:: Supplied passage ::
Analysis of MS SQL Server for those who see it for the first time – Part 2

Analysis of MS SQL Server for those who see it for the first time – Part 1

We continue to analyze what is happening on our MS SQL Server. In this article, we are going to explore how to retrieve information about user performance: who makes what, and how much resources are consumed.

I think the second part will be interesting for both database administrators and developers who need to understand what is wrong with the requests on the production server that used to work fine on the test server.

I divided tasks of auditing user activity into the following groups:

  1. Tasks of analyzing particular request.
  2. Tasks of analyzing load from the application in specific conditions (for example, when a user clicks on a button in a third-party application compatible with the database).
  3. Tasks of analyzing the current situation.

Let’s consider each of them in detail.

Warning

The performance analysis requires a deep understanding of structure and principles of operation of the database server and operating system. That’s why reading of only these articles will not make you a professional.

:: Stored data ::
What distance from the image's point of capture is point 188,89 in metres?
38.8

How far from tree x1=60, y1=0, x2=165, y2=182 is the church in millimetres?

:: Task goal ::
Continue the MS SQL Server performance article from its final sentence, not the listing.

:: Result of this exercise ::
The considered criteria and counters in real systems depend on each other greatly. For example, a high HDD load is often caused by the lack of RAM. Even if you conduct some measurements, this is not enough to assess the problems reasonably.

The purpose of the articles is to introduce the essentials on simple examples. You should not consider my recommendations as a guide. I recommend you use them as training tasks that can explain the flow of thoughts.

I hope that you will learn how to rationalize your conclusions about the server performance in figures.

Instead of saying “server slows down”, you will provide specific values of specific indicators.

Analyze a particular request

The first point is quite simple, let’s dwell on it briefly. We will consider some less obvious issues.

In addition to query results, SSMS allows retrieving additional information about the query execution:

  • You can obtain the query plan by clicking the “Display Estimated Execution Plan” and “Include Actual Execution Plan” buttons. The difference between them is that the estimation plan is built without a query execution. Thus, the information about the number of processed rows will be estimated. In the actual plan, there will be both, estimated and actual data. Strong discrepancies of these values indicate that the statistics are not relevant. However, the analysis of the plan is a subject for another article – so far, we will not go deeper.
  • We can get measurements of processor costs and disk operations of the server. To do this, it is necessary to enable the SET option. You can do it either in the ‘Query options’ dialog box

    Or with the direct SET commands in the query. For example,

As a result, we will get data on time spent on compilation and execution, as well as the number of disk operations.

The example of output:

Time of SQL Server parsing and compilation:

CPU time = 16 ms, elapsed time = 89 ms.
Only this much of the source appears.